── PROVIDED INFORMATION ──

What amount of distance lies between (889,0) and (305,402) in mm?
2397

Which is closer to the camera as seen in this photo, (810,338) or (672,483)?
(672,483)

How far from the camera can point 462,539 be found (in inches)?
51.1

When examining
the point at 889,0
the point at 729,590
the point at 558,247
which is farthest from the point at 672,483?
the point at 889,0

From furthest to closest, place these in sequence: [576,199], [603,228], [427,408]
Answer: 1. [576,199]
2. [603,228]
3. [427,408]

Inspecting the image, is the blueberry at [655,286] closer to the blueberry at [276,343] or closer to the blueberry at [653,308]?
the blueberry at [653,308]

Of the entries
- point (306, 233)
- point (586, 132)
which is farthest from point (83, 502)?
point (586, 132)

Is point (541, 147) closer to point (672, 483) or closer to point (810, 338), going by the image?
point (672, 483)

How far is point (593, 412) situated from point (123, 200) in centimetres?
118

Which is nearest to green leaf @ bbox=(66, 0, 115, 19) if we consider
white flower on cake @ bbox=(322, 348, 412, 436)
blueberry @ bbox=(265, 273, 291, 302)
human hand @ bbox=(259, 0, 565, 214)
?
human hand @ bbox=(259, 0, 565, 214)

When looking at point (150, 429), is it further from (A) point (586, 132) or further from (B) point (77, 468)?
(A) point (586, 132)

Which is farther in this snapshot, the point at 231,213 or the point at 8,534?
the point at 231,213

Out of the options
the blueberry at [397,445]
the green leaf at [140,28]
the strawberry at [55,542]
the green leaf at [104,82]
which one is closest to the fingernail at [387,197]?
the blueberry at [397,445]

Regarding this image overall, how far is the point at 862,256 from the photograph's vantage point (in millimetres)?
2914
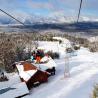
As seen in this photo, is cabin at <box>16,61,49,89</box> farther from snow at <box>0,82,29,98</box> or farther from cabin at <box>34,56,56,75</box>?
snow at <box>0,82,29,98</box>

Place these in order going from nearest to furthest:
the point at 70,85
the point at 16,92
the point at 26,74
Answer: the point at 16,92
the point at 70,85
the point at 26,74

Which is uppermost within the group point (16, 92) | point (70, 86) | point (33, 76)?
point (33, 76)

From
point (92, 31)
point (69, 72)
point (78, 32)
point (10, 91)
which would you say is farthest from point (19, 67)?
point (92, 31)

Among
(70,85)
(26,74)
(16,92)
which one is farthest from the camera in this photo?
(26,74)

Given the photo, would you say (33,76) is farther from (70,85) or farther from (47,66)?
(70,85)

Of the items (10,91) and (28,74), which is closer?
(10,91)

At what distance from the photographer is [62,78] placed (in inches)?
1045

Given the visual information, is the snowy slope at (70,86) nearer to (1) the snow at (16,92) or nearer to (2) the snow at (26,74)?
(1) the snow at (16,92)

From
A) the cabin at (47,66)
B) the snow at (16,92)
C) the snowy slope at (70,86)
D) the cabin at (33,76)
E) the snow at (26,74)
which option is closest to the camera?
the snowy slope at (70,86)

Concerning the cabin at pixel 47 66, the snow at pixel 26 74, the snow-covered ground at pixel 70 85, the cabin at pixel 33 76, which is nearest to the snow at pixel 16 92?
the snow-covered ground at pixel 70 85

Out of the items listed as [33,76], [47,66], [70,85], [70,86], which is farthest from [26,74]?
[70,86]

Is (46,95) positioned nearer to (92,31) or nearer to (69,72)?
(69,72)

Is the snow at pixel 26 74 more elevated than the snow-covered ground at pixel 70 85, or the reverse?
the snow at pixel 26 74

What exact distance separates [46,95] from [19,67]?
760 centimetres
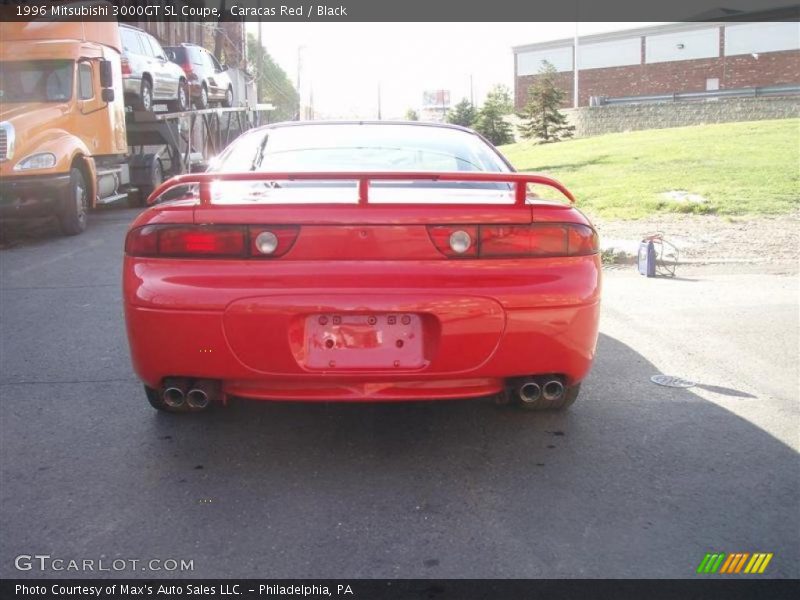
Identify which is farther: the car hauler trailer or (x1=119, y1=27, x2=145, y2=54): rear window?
(x1=119, y1=27, x2=145, y2=54): rear window

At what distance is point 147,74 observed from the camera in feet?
53.9

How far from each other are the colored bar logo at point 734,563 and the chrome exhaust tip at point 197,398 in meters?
1.96

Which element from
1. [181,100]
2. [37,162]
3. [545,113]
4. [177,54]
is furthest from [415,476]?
[545,113]

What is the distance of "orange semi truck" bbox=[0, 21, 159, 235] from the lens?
35.6 ft

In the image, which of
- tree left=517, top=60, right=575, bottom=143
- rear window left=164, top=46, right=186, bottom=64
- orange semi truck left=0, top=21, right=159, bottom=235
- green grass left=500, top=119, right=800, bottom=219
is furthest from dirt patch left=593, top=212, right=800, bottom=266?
tree left=517, top=60, right=575, bottom=143

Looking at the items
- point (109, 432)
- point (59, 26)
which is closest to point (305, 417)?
point (109, 432)

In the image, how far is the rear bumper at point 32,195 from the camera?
35.2 ft

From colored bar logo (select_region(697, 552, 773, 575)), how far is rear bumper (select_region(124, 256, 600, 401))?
0.93 metres

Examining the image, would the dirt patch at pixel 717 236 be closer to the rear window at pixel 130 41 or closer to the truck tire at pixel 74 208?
the truck tire at pixel 74 208

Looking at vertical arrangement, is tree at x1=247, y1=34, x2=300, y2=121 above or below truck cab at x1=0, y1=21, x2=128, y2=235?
above

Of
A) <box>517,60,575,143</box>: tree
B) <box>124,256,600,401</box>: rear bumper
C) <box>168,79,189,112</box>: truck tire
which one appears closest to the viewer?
<box>124,256,600,401</box>: rear bumper
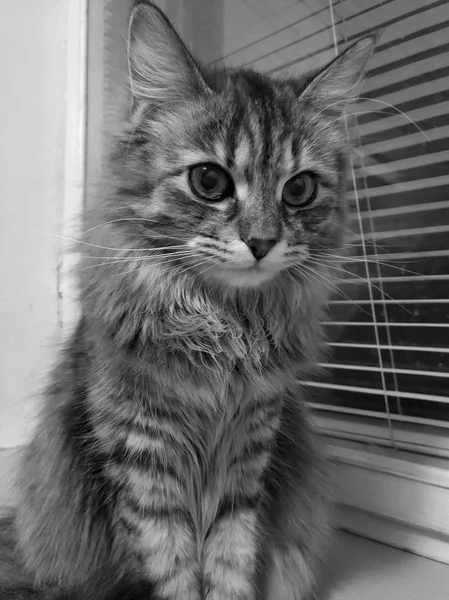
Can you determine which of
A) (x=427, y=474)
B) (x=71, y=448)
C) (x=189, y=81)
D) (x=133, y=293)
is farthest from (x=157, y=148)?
(x=427, y=474)

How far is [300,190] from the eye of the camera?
978 mm

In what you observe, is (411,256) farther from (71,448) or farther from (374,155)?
(71,448)

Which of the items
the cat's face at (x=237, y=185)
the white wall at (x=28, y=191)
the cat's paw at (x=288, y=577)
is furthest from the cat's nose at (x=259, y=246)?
the white wall at (x=28, y=191)

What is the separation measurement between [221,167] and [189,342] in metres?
0.31

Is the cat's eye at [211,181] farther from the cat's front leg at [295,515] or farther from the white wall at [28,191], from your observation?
the white wall at [28,191]

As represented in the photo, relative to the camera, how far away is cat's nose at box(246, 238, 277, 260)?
0.84m

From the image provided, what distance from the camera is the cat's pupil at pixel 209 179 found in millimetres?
898

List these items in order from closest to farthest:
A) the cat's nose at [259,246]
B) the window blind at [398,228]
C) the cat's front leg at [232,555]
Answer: the cat's nose at [259,246] < the cat's front leg at [232,555] < the window blind at [398,228]

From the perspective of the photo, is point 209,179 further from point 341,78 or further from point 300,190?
point 341,78

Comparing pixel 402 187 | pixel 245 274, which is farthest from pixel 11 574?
pixel 402 187

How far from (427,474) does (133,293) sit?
2.72 feet

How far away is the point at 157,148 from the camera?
94 centimetres

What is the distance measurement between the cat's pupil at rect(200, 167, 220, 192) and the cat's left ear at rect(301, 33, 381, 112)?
292mm

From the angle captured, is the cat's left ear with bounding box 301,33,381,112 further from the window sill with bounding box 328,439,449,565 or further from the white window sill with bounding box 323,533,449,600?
the white window sill with bounding box 323,533,449,600
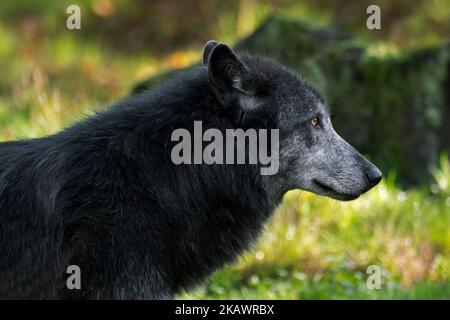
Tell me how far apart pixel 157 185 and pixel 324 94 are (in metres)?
3.17

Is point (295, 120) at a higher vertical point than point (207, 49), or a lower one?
lower

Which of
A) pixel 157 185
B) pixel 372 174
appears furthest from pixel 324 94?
pixel 157 185

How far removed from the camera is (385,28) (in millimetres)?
13805

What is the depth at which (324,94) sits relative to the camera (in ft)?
26.0

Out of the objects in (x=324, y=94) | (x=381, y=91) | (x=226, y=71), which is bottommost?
(x=226, y=71)

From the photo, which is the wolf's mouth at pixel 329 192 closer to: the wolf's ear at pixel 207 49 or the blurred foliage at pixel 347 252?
the wolf's ear at pixel 207 49

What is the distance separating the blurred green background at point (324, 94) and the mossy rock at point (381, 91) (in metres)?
0.01

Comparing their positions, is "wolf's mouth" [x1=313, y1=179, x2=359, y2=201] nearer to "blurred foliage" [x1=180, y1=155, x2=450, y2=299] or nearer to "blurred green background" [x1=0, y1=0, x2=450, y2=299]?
"blurred green background" [x1=0, y1=0, x2=450, y2=299]

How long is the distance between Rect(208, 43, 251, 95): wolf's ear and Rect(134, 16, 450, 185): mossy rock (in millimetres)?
4784

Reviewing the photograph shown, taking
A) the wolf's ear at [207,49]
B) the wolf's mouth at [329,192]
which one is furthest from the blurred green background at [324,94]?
the wolf's ear at [207,49]

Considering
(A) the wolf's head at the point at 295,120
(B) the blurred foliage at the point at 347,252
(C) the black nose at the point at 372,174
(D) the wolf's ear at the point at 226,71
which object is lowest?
(B) the blurred foliage at the point at 347,252

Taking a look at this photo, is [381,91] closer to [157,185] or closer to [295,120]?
[295,120]

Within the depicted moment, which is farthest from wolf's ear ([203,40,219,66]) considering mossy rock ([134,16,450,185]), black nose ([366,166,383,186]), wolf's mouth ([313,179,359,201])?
mossy rock ([134,16,450,185])

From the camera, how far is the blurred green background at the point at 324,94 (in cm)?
769
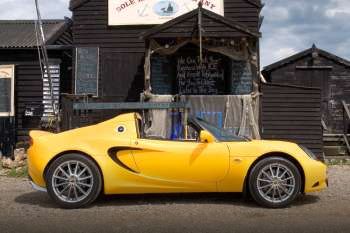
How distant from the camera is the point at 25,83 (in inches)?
631

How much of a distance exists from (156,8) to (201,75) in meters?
2.29

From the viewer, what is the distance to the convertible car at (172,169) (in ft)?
25.0

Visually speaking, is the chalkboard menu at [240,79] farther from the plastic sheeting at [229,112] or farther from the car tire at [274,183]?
the car tire at [274,183]

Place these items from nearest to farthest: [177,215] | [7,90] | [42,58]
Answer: [177,215] → [7,90] → [42,58]

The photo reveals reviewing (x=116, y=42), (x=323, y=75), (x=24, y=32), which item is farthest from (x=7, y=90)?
(x=323, y=75)

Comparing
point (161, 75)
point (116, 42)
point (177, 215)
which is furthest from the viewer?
point (116, 42)

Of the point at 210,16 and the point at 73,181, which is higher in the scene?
the point at 210,16

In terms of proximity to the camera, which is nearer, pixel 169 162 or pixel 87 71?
pixel 169 162

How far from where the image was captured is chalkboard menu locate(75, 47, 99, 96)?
15641mm

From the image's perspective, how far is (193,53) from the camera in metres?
15.5

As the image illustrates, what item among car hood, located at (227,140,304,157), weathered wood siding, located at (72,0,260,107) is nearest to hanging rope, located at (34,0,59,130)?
weathered wood siding, located at (72,0,260,107)

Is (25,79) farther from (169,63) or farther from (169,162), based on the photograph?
(169,162)

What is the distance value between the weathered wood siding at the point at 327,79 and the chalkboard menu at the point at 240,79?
5812 millimetres

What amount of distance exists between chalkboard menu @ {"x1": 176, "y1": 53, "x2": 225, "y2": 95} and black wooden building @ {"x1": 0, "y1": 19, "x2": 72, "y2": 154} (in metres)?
3.41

───

GIVEN EXERCISE: Present the material above as a JSON list of strings, one string per line, from the line containing "What is the distance value" through the last line of the material, leaving out blank lines.

ANSWER:
[
  "What is the distance value between the weathered wood siding at the point at 327,79 and the chalkboard menu at the point at 240,79?",
  "5812 millimetres",
  "What amount of distance exists between chalkboard menu @ {\"x1\": 176, \"y1\": 53, \"x2\": 225, \"y2\": 95} and black wooden building @ {\"x1\": 0, \"y1\": 19, \"x2\": 72, \"y2\": 154} (in metres)?",
  "3.41"
]